[Entries on spatial positioning]

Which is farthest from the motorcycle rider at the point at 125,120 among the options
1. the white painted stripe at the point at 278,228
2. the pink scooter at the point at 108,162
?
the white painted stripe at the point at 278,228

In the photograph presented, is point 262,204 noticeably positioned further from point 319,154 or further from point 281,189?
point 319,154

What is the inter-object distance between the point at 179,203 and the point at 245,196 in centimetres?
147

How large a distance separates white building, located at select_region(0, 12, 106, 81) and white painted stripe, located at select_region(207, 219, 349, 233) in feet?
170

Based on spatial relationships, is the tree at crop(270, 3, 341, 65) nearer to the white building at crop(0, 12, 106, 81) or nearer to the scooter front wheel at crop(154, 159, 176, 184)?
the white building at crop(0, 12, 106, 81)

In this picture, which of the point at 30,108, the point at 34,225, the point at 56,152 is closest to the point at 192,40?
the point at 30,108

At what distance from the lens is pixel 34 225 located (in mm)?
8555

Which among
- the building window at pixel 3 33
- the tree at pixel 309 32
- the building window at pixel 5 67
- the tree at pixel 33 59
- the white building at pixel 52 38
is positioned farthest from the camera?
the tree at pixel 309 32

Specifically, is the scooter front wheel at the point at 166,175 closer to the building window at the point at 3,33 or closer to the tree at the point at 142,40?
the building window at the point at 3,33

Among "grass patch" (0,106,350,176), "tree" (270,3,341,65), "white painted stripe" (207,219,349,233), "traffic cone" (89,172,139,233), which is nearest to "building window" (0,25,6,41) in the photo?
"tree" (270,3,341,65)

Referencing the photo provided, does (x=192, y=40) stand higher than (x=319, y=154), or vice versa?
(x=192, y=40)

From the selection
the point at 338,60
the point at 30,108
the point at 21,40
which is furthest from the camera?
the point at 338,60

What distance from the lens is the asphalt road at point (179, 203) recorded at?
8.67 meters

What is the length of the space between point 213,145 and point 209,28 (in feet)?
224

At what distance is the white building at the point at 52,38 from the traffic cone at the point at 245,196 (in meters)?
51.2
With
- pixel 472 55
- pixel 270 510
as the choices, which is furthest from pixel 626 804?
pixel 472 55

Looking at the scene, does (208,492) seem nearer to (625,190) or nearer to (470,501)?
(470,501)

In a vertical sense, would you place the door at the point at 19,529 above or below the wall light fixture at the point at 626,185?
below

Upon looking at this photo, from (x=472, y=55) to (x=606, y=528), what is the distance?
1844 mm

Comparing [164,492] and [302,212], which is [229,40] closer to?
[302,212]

* Exercise objective
Update the rows from the line containing "Specifically, is the" through the end of the rows, changing "furthest" to "farthest" and leaving everything else as it is.

* Answer to this problem
Specifically, is the scooter front wheel at the point at 166,175 closer to the building window at the point at 3,33 or closer to the tree at the point at 142,40?
the building window at the point at 3,33

Among "grass patch" (0,106,350,176), "tree" (270,3,341,65), "white painted stripe" (207,219,349,233), "traffic cone" (89,172,139,233), which is nearest to "building window" (0,25,6,41) in the photo?
"tree" (270,3,341,65)

Referencing the photo provided, does (x=192, y=40) stand higher than (x=319, y=154), or vice versa?
(x=192, y=40)

From the selection
the point at 338,60
the point at 30,108
the point at 21,40
which is farthest from the camera?
the point at 338,60

What distance from the lens is the asphalt road at point (179, 203) recorded at?
8.67 meters

What is the length of the space between point 213,145 and point 209,28 (in feet)?
224

At what distance is the white building at the point at 52,38 from the traffic cone at the point at 245,196 (in meters)?
51.2
With
- pixel 472 55
- pixel 270 510
as the choices, which is farthest from pixel 626 804?
pixel 472 55

Looking at the scene, does (208,492) seem nearer to (625,190) or nearer to (470,501)?
(470,501)

In a vertical sense, would you place the door at the point at 19,529 above or below the wall light fixture at the point at 626,185?
below

Upon looking at this photo, from (x=472, y=55) to (x=606, y=528), what is the distance?
1844 mm

Comparing [164,492] and [302,212], which is [229,40] closer to?
[302,212]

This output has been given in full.